Information economies
Today, we are witnessing the first steps in the evolution of the Internet
towards an open, free-market information economy of automated agents buying and
selling a rich variety of information goods and services. We envision the
Internet some years hence as a seething milieu in which billions of
economically-motivated agents find and process information and
disseminate it to humans and, increasingly, to other agents. Over time,
agents will progress naturally from being mere facilitators of
electronic commerce transactions to being financial decision makers
in their own right. Ultimately, inter-agent economic transactions may
become an inseparable and perhaps dominant portion of the world economy.
The goal of the
information economies project
is to anticipate the
likely behaviors of large-scale information economies, and to exploit
this understanding to formulate desirable principles for agents and
agent markets.
Emergent phenomena in distributed systems
When large numbers of programs interact in a connected environment,
various phenomena occur which are not
explicable in terms of the programming or behavior of any
single agent (see for instance
Kephart, J. O., Hogg, T., and Huberman, B. A.,
Dynamics of computational ecosystems, Phys. Rev., 40A, 1989, 404-421.).

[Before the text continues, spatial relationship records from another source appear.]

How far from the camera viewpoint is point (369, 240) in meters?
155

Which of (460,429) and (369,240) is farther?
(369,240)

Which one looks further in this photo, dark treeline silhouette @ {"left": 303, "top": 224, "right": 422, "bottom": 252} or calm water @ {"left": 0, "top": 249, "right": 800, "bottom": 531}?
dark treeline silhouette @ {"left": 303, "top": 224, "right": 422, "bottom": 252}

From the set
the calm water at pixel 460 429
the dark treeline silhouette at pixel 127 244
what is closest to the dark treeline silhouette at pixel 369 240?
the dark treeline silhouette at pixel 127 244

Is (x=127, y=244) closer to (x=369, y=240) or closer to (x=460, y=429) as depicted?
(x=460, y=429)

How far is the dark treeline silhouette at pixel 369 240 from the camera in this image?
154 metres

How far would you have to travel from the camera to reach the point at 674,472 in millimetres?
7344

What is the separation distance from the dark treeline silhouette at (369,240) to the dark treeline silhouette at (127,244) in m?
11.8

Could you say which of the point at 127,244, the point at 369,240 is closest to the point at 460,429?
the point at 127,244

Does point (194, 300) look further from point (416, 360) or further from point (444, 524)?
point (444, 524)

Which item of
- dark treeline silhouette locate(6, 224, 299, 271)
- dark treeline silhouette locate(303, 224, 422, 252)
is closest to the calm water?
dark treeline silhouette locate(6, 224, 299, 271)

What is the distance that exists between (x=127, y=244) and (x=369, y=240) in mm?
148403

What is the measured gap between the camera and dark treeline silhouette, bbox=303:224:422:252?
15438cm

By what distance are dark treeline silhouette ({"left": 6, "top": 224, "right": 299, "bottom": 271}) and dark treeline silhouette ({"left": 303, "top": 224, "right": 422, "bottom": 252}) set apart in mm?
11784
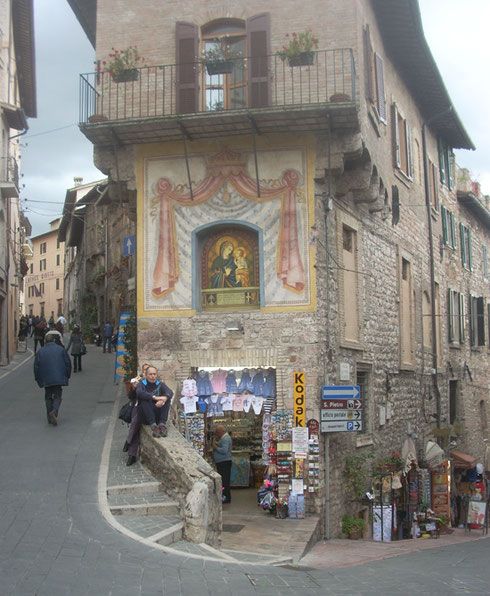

It is necessary to understand these phenomena in order
to keep the overall systems both secure and efficient.
(Xerox PARC also has an interesting
dynamics of computation page on the subject.)
Machine learning and neural networks
We are also privileged to provide a home to TD-Gammon, the
best computer backgammon player, and one of the best players
of any species, in the world. See, for instance,
G. Tesauro, "Temporal Difference Learning
and TD-Gammon." Communications of the ACM, Volume 38, no. 3,
pp. 58-68 (March 1995) and
G. Tesauro, "Practical Issues in Temporal Difference Learning,"
Machine Learning vol. 8, pp. 257--277, 1992.
The neural-network techniques learned from experience from TD-Gammon
will be useful in a host of other applications.